“Made in China 2025” and “Make in India” are more than just catchy government slogans in 2025. They are the foundation of the future of global supply chains. China wants to be the leader in high-tech, and India is getting stronger with its PLI (production-linked incentive) programs. But the competition isn’t always a fight. In some important technology fields, it’s all about coming together, learning from each other, and having the same goals.
Ambitions Under the Microscope
Let’s begin with what each country aimed to accomplish. China’s “Made in China 2025” (MIC2025) was unleashed a decade ago to shift the nation away from low-cost production and into high-value tech manufacturing. The vision: dominate sectors such as electric vehicles, robotics, artificial intelligence, aerospace, green energy, and semiconductors. The playbook was well-funded, clear, and long-term in focus, supported by state backing, subsidies, and a ruthless pursuit of global market share.
India’s “Make in India” odyssey started with more expansive dreams. It spread its nets wide over 25 sectors, from auto parts to medical devices. The major thrust of the past five years has been the PLI initiatives with more than Rs 1.9 trillion of focused incentives for sunrise sectors such as electronics, EV batteries, solar panels, and special steel. The idea: cut imports, increase domestic value addition, and generate manufacturing employment.

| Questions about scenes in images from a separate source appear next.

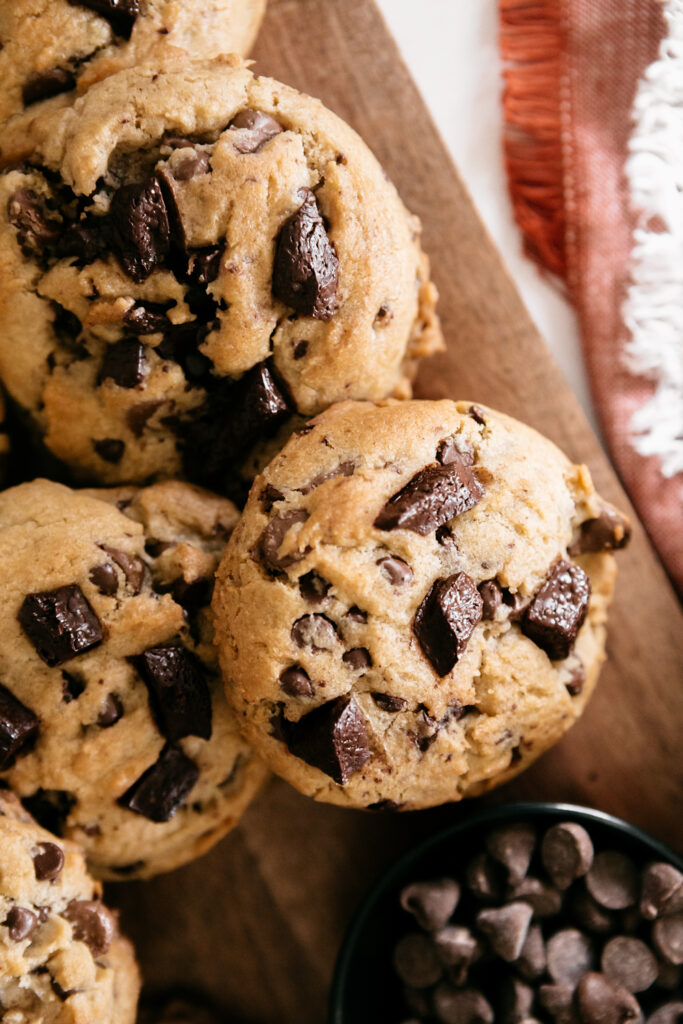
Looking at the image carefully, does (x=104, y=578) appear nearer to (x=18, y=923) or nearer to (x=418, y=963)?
(x=18, y=923)

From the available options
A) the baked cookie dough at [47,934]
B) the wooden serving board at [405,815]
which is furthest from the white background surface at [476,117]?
the baked cookie dough at [47,934]

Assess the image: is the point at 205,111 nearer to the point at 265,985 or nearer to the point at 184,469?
the point at 184,469

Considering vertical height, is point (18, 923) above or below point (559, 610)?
below

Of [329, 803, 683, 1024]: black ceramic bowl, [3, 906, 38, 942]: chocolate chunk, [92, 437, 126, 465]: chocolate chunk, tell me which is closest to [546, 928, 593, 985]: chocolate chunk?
[329, 803, 683, 1024]: black ceramic bowl

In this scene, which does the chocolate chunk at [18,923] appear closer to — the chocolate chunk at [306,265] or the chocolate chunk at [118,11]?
the chocolate chunk at [306,265]

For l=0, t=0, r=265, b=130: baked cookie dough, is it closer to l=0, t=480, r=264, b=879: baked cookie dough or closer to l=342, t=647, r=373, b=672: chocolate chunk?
l=0, t=480, r=264, b=879: baked cookie dough

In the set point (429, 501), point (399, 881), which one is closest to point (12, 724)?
point (429, 501)

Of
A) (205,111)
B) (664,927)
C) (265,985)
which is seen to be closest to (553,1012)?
(664,927)
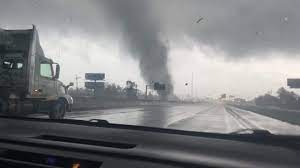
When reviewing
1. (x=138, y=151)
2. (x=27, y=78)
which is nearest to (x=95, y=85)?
(x=138, y=151)

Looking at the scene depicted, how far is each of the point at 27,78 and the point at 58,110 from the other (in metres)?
2.49

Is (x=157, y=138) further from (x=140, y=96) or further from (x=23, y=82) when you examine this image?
(x=23, y=82)

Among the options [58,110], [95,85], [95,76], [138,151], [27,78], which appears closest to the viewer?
[138,151]

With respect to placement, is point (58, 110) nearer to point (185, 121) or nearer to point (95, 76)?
point (185, 121)

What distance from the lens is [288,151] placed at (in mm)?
2443

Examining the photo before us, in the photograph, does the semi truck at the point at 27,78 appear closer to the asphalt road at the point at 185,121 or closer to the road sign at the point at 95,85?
the asphalt road at the point at 185,121

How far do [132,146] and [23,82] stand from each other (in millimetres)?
8744

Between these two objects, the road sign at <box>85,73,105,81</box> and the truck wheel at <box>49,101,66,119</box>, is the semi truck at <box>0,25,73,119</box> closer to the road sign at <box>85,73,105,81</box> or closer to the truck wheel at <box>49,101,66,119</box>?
the truck wheel at <box>49,101,66,119</box>

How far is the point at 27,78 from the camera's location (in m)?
10.4

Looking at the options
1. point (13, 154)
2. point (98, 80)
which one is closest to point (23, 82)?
point (98, 80)

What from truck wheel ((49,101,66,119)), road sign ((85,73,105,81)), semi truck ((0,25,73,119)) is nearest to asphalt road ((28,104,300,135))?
truck wheel ((49,101,66,119))

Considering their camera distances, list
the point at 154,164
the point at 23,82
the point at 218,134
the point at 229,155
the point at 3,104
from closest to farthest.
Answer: the point at 154,164 → the point at 229,155 → the point at 218,134 → the point at 3,104 → the point at 23,82

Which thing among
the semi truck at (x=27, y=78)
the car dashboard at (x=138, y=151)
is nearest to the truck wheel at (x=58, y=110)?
the semi truck at (x=27, y=78)

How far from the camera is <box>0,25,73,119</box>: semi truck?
8637 mm
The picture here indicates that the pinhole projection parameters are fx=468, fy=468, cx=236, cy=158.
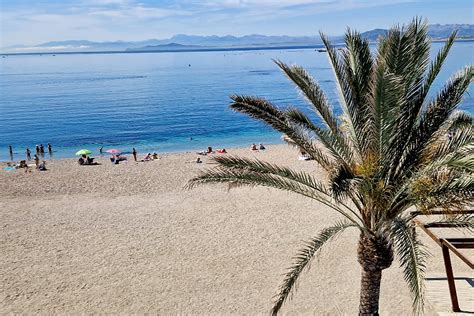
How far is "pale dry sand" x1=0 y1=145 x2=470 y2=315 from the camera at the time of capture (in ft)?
43.0

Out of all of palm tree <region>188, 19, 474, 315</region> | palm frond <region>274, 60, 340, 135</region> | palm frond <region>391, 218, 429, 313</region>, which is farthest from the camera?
palm frond <region>274, 60, 340, 135</region>

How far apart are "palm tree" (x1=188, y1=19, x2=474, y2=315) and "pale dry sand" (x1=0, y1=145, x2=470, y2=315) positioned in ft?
15.2

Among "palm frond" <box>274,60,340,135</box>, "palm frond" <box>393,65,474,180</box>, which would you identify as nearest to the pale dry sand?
"palm frond" <box>274,60,340,135</box>

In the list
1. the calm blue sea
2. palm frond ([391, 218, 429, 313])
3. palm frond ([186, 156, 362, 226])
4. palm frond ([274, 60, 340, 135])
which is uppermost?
palm frond ([274, 60, 340, 135])

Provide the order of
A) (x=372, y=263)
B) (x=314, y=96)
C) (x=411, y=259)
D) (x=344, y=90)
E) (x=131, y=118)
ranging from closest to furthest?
(x=411, y=259) → (x=344, y=90) → (x=372, y=263) → (x=314, y=96) → (x=131, y=118)

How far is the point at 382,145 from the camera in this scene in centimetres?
768

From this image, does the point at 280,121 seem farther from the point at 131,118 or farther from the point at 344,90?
the point at 131,118

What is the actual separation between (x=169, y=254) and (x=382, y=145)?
10442 mm

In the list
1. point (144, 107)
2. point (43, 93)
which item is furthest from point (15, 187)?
point (43, 93)

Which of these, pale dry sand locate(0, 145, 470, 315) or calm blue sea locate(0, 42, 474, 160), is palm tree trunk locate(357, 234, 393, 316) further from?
calm blue sea locate(0, 42, 474, 160)

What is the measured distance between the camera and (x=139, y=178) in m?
27.9

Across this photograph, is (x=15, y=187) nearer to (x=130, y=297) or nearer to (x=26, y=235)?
(x=26, y=235)

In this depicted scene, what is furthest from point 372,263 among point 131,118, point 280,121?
point 131,118

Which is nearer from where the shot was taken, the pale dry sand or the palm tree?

Diverging Strengths: Where Each Excels
China’s high-tech industries advanced at lightning speed. It’s the global leader in electric cars, with Tesla beaten in sales by BYD, and it makes virtually all the world’s solar panels and a lion’s share of the world’s telecom equipment. The nation’s R&D expenditures are strong, patent applications are explosive (more than 4.7 million, compared with India’s 15,000+ in 2025), and its targeted clusters, such as Shenzhen, Suzhou, and Xi’an, drive continuous innovation.
India, however, is not pursuing China in all sectors. Its largest pick-up has been in electronics assembly and shipping. In Q2 FY2025-26, India surpassed China as the leading smartphone exporter to the United States, with both local and international brands increasing their investment in production clusters in Noida, Chennai, and Bengaluru. Solar production has also leaped, assisted by tariffs and local incentives, reducing China’s dominance in India’s solar sector from more than 90% just a few years back to 56% for cells.

Overlaps and Convergence: Learning in Action
Not all Indian success is about outcompeting China on its own terms. Rather, there’s a lot of convergence, particularly in value chains. For instance, as India produces and exports more smartphones, many higher-value components, such as semiconductors and display modules, continue to be sourced from China. In pharma, India leads generic drug exports but relies on China for more than 70% of active pharmaceutical ingredients.
There’s convergence, too, in policy learning. Experts attribute China’s strong public-private research ecosystem, long-term planning, and skills drive as the inspiration for India’s moves to improve its own R&D and workforce development. Various Indian PLI schemes now draw on China’s experience with cluster integration and targeted incentives for local supply chains.

Where India Competes and Wins
Don’t confuse convergence with passivity. India is making inroads globally in areas such as IT services, governance-driven AI, and certain segments of specialty chemicals and automotive components. AI is a rapidly developing competitive space. While China leads in core research and “deep-tech” applications (such as facial recognition, smart cities, and military AI), India is leading in citizen-centric use cases and in using open-source models to localize health, governance, and agricultural solutions.
The figures support this. India has educated more than one million AI experts and seen foreign AI investment increase by 60% in 2025, driven by reliable frameworks and open regulation.

Lessons from Each Other
China’s model survives on interlinked policy, global-standard infrastructure, and extensive supply chain connectivity. India’s comparative advantage lies in open markets, a burgeoning youth population, rapid policy responsiveness, and a disposition to marry manufacturing with world-leading services. PLI schemes are beginning to take India up the value ladder. However, there is still much to learn from China’s highly integrated supply chains and R&D-oriented attack.
Both strategies offer lessons: China demonstrates the power of strategic and long-term vision, while India offers the advantages of open innovation and adaptive policy, particularly for emerging economies.
The Road Ahead: Clash or Convergence?
The most intense competition might still occur in “next-gen” domains such as semiconductors, renewables, and AI, but the tale of 2025 is one of edges blurring along the divide. Indian and Chinese businesses are already co-investing in certain sectors, learning from one another, and creating shared value chains in a world that’s becoming more regional, specialized, and interconnected.
If you’re watching the global manufacturing race, 2025 feels less like a clash in the classic sense. Instead, it’s a dynamic blend of rivalry, overlap, and even collaboration, an invitation for emerging economies to learn, adapt, and grow faster together.